Do this: In the stretch of the listing from the line containing "With regard to elevation, which of" through the end, swap "furthest" for "farthest" and change nothing else. Give back only those lines, with the pictures left out.

Source data:
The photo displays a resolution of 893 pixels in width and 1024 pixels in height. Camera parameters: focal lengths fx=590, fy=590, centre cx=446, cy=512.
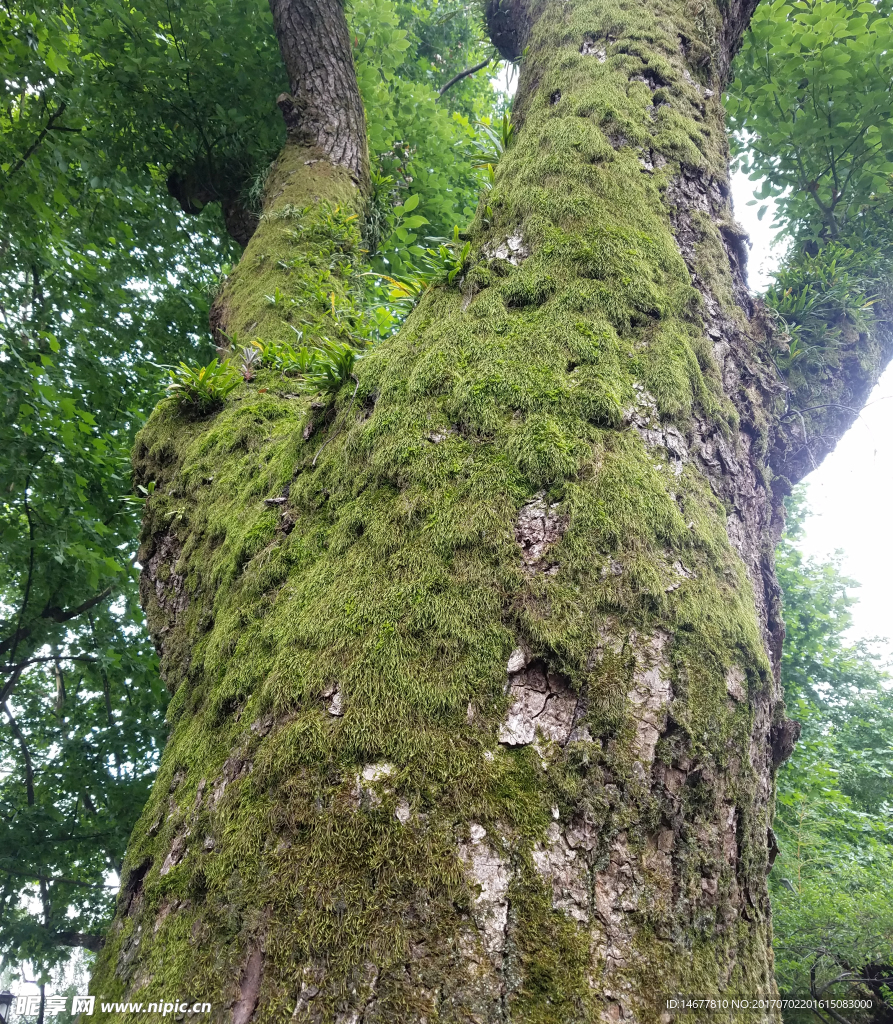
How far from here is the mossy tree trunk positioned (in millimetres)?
1055

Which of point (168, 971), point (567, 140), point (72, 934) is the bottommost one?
point (72, 934)

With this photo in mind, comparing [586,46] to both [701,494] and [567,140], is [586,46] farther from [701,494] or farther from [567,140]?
[701,494]

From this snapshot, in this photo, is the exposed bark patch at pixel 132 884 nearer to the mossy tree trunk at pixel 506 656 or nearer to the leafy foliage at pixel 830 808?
the mossy tree trunk at pixel 506 656

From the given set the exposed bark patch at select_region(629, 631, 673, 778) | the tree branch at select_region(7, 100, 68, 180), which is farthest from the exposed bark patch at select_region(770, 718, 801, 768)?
the tree branch at select_region(7, 100, 68, 180)

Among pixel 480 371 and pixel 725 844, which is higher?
pixel 480 371

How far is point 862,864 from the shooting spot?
21.9 feet

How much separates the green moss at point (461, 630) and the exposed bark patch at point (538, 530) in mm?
23

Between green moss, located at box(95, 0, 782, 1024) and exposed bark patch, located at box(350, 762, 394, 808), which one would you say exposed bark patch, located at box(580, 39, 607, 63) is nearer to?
green moss, located at box(95, 0, 782, 1024)

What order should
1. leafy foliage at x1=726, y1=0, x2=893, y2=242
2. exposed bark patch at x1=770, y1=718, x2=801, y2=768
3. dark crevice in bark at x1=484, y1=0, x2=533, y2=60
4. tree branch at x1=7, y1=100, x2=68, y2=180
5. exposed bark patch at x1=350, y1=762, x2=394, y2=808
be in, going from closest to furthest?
exposed bark patch at x1=350, y1=762, x2=394, y2=808
exposed bark patch at x1=770, y1=718, x2=801, y2=768
dark crevice in bark at x1=484, y1=0, x2=533, y2=60
leafy foliage at x1=726, y1=0, x2=893, y2=242
tree branch at x1=7, y1=100, x2=68, y2=180

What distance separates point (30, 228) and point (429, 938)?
6024mm

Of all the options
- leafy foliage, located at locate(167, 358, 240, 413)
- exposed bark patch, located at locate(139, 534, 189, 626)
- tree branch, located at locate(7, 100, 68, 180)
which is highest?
tree branch, located at locate(7, 100, 68, 180)

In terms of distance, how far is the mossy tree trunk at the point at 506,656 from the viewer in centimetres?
105

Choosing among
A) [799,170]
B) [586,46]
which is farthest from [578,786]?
[799,170]

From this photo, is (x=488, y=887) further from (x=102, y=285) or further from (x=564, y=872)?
(x=102, y=285)
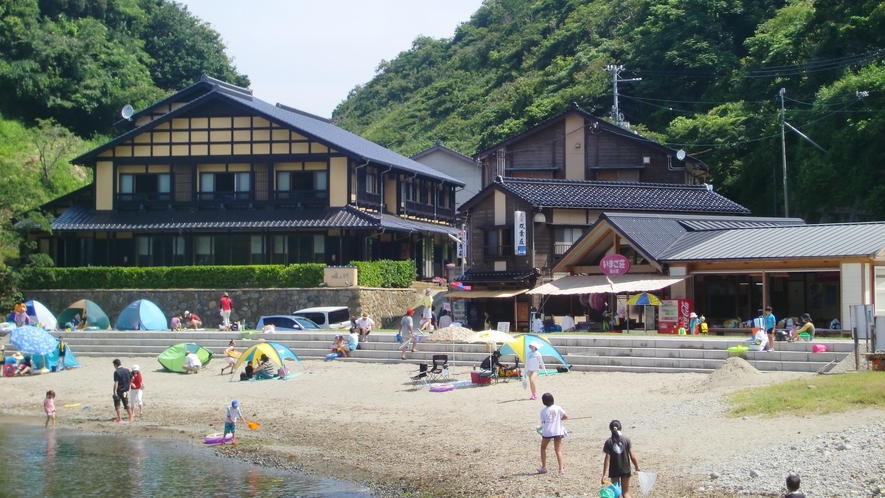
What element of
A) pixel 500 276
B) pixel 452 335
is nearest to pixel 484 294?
pixel 500 276

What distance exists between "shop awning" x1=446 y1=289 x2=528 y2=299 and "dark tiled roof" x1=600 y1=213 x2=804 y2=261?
18.7 ft

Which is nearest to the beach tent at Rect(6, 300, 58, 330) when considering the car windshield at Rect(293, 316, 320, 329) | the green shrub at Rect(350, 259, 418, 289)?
the car windshield at Rect(293, 316, 320, 329)

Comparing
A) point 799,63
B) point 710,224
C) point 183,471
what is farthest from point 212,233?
point 799,63

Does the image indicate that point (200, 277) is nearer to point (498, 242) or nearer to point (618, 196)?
point (498, 242)

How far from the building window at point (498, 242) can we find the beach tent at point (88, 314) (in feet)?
55.6

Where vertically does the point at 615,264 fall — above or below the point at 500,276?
above

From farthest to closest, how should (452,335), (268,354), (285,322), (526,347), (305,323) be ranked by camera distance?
(305,323), (285,322), (268,354), (452,335), (526,347)

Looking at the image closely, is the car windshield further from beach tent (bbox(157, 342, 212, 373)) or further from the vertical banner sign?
the vertical banner sign

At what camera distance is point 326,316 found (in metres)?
41.3

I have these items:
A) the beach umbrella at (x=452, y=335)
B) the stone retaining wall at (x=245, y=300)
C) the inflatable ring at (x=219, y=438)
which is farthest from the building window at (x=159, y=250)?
the inflatable ring at (x=219, y=438)

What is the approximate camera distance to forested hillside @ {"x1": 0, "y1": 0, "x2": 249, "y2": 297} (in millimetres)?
49625

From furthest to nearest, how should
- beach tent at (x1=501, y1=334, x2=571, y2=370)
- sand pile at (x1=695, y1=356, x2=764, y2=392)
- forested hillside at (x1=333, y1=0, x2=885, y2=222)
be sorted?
forested hillside at (x1=333, y1=0, x2=885, y2=222) → beach tent at (x1=501, y1=334, x2=571, y2=370) → sand pile at (x1=695, y1=356, x2=764, y2=392)

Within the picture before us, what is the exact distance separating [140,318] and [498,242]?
15562 millimetres

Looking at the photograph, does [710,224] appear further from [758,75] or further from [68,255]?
[68,255]
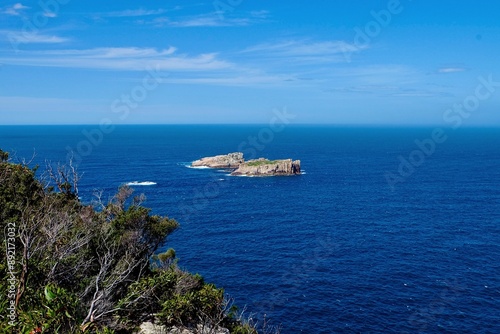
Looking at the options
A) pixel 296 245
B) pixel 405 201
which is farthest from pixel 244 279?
pixel 405 201

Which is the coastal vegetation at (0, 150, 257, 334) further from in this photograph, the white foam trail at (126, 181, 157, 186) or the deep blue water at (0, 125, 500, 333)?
the white foam trail at (126, 181, 157, 186)

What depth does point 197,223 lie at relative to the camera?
86.4 m

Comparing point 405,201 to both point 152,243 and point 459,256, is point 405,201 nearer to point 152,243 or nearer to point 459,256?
point 459,256

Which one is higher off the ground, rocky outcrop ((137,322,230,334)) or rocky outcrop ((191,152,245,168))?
rocky outcrop ((191,152,245,168))

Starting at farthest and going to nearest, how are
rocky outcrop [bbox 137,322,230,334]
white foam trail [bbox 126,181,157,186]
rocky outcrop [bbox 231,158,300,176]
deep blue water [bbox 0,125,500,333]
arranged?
rocky outcrop [bbox 231,158,300,176], white foam trail [bbox 126,181,157,186], deep blue water [bbox 0,125,500,333], rocky outcrop [bbox 137,322,230,334]

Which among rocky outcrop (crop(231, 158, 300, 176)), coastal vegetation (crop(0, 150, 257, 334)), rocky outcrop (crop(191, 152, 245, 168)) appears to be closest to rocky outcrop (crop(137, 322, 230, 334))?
coastal vegetation (crop(0, 150, 257, 334))

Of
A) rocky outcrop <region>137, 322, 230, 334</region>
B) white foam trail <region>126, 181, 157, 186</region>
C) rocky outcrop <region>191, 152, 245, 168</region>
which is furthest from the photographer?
rocky outcrop <region>191, 152, 245, 168</region>

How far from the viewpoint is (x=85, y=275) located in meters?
25.3

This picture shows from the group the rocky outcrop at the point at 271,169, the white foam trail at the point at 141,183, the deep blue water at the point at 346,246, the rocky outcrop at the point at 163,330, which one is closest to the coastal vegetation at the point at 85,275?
the rocky outcrop at the point at 163,330

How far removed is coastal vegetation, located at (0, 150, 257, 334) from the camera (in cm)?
1381

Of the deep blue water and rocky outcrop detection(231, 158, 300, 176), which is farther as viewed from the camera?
rocky outcrop detection(231, 158, 300, 176)

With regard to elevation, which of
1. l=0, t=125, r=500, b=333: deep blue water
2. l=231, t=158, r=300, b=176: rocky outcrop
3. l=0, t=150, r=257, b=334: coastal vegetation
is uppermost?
l=231, t=158, r=300, b=176: rocky outcrop

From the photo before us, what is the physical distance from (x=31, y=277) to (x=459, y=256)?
66.6 m

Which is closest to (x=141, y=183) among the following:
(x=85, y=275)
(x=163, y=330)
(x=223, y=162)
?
(x=223, y=162)
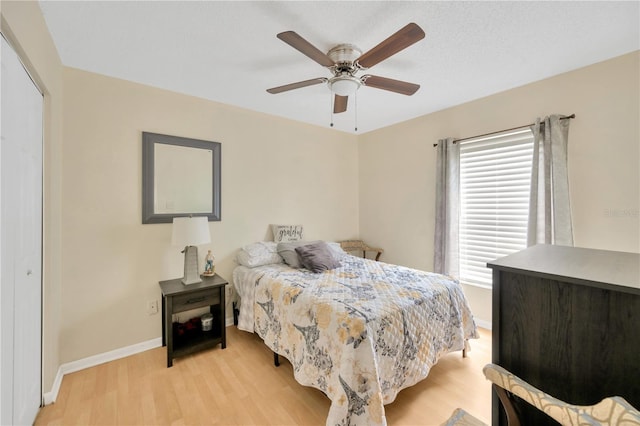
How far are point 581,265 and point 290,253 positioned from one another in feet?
7.62

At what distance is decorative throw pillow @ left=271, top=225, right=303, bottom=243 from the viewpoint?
3256 mm

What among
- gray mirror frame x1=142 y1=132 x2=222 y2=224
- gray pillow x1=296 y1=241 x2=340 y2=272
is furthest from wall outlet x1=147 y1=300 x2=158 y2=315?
gray pillow x1=296 y1=241 x2=340 y2=272

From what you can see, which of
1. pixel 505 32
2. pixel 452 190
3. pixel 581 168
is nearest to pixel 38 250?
pixel 505 32

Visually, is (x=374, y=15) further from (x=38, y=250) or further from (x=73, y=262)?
(x=73, y=262)

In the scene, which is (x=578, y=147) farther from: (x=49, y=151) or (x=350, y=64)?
(x=49, y=151)

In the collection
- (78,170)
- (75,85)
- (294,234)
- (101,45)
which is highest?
(101,45)

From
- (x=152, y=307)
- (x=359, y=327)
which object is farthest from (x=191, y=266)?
(x=359, y=327)

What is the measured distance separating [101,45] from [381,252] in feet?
12.2

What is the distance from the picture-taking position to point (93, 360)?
2.21 metres

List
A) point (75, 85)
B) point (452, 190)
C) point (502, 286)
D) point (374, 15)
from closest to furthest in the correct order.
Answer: point (502, 286)
point (374, 15)
point (75, 85)
point (452, 190)

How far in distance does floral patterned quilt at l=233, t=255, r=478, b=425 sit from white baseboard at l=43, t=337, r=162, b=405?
36.6 inches

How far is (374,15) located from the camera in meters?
1.60

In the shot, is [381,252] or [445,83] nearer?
[445,83]

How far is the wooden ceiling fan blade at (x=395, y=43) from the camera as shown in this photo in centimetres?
135
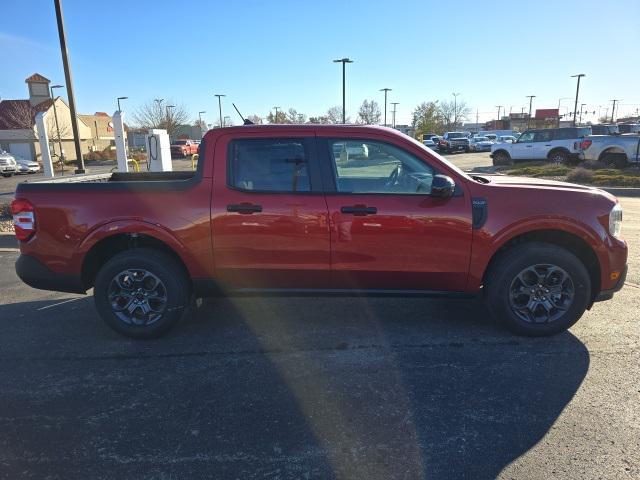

Response to the task:
With regard to elevation, which of
1. l=0, t=125, r=500, b=333: deep blue water
2. l=231, t=158, r=300, b=176: rocky outcrop
3. l=0, t=150, r=257, b=334: coastal vegetation
is uppermost?
l=231, t=158, r=300, b=176: rocky outcrop

From the photo before us, what is the physical distance from (x=31, y=277) to (x=459, y=256)?
66.6 m

Which is closest to (x=141, y=183) among the following:
(x=85, y=275)
(x=163, y=330)
(x=223, y=162)
?
(x=223, y=162)
How far are point 581,265 and point 290,253 positioned from one another in feet?
7.62

At what distance is decorative throw pillow @ left=271, top=225, right=303, bottom=243 from the viewpoint?
3256 mm

What among
- gray mirror frame x1=142 y1=132 x2=222 y2=224
- gray pillow x1=296 y1=241 x2=340 y2=272
is farthest from wall outlet x1=147 y1=300 x2=158 y2=315?
gray pillow x1=296 y1=241 x2=340 y2=272

From what you can see, which of
1. pixel 505 32
2. pixel 452 190
3. pixel 581 168
is nearest to pixel 38 250?
pixel 505 32

Visually, is (x=374, y=15) further from (x=38, y=250) or further from (x=73, y=262)?
(x=73, y=262)

In the scene, which is (x=578, y=147) farther from: (x=49, y=151) or (x=350, y=64)?
(x=49, y=151)

In the collection
- (78,170)
- (75,85)
- (294,234)
- (101,45)
which is highest?
(101,45)

From
- (x=152, y=307)
- (x=359, y=327)
which object is farthest from (x=191, y=266)?
(x=359, y=327)

What is the measured distance separating [101,45] from [381,252] in feet?
12.2

What is the distance from the picture-taking position to point (93, 360)?
2.21 metres

List
A) point (75, 85)
B) point (452, 190)
C) point (502, 286)
D) point (374, 15)
from closest to farthest in the correct order.
Answer: point (502, 286)
point (374, 15)
point (75, 85)
point (452, 190)

How far in distance does floral patterned quilt at l=233, t=255, r=478, b=425 sit from white baseboard at l=43, t=337, r=162, b=405?
36.6 inches

How far is (374,15) located from the camera in meters?
1.60

In the shot, is [381,252] or [445,83] nearer?
[445,83]

How far is the wooden ceiling fan blade at (x=395, y=43) from the camera as shown in this photo in centimetres?
135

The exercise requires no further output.